The ITU’s Broadband Commission report, The Broadband Bridge: Linking ICT with Climate Action, is a good piece of advocacy – but can its prescriptions work? The premise of the report is simple enough: the Copenhagen Accord seeks a capping of emissions at 44 gigatonnes of CO2 by 2020, but that’s unlikely to be achieved. There’s a …
Telecommuting: The Problem is with your PHB
You know the one who thinks that 'working from home' is akin to skiving off.
The one who refuses to answer your emails unless he can see your head in your cubicle.(If you were in the office why would you send him an email (don't answer that...))
The one who despite all the emails saying 'great work' and exceeding all your agreed goals uses, 'your timekeeping is abysmal' as an excuse for not giving you a raise.
Anon as I work from home and I know my new boss (who is not a PHB) reads 'El Reg'.
Re: Telecommuting: The Problem is with your PHB
Agreed - telecommuting in one form or another has been around for couple of decades but has been hampered by "working from home = skiving" and "remote access gadgets are perks for the bosses, not the prols".
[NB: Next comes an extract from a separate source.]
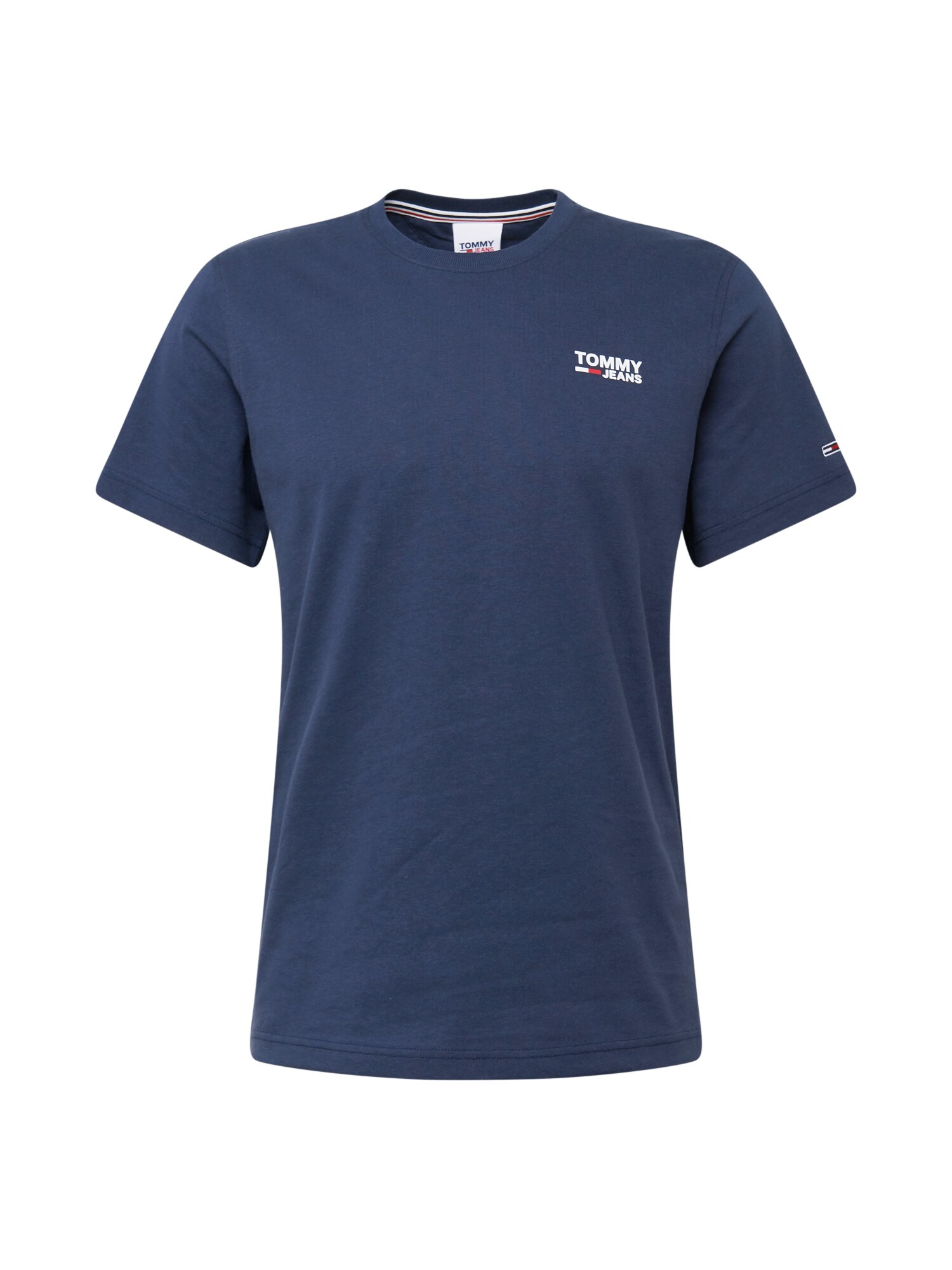 Tommy Jeans Marškinėliai  tamsiai mėlyna / balta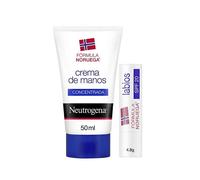 Neutrogena Crema mani 50ml + Protezione labbra SPF20 4,8g - Kit cura mani e labbra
Similarly, video-conferencing has been around for a long time but, when some senior manager is whining about how he has to travel to the Far East yet again, the suggestion that he could instead use one of the under-utilised video conferencing suites will be about as welcome as a fart in a spacesuit. Even the climate conferences in Kyoto and Copenhagen saw hundreds of people travelling from various parts of the world instead of using conferencing technologies.
I too am pessimistic.
It is laughable that the ICT industry wants to feel good about itself by laying claim over any and all possible energy savings in every aspect of our profligate consumptive existence, whether from heating, travel, transport, and agriculture.
The dream that ICT will somehow lead to less consumption is utter fantasy.
It will not end well regardless of what is done.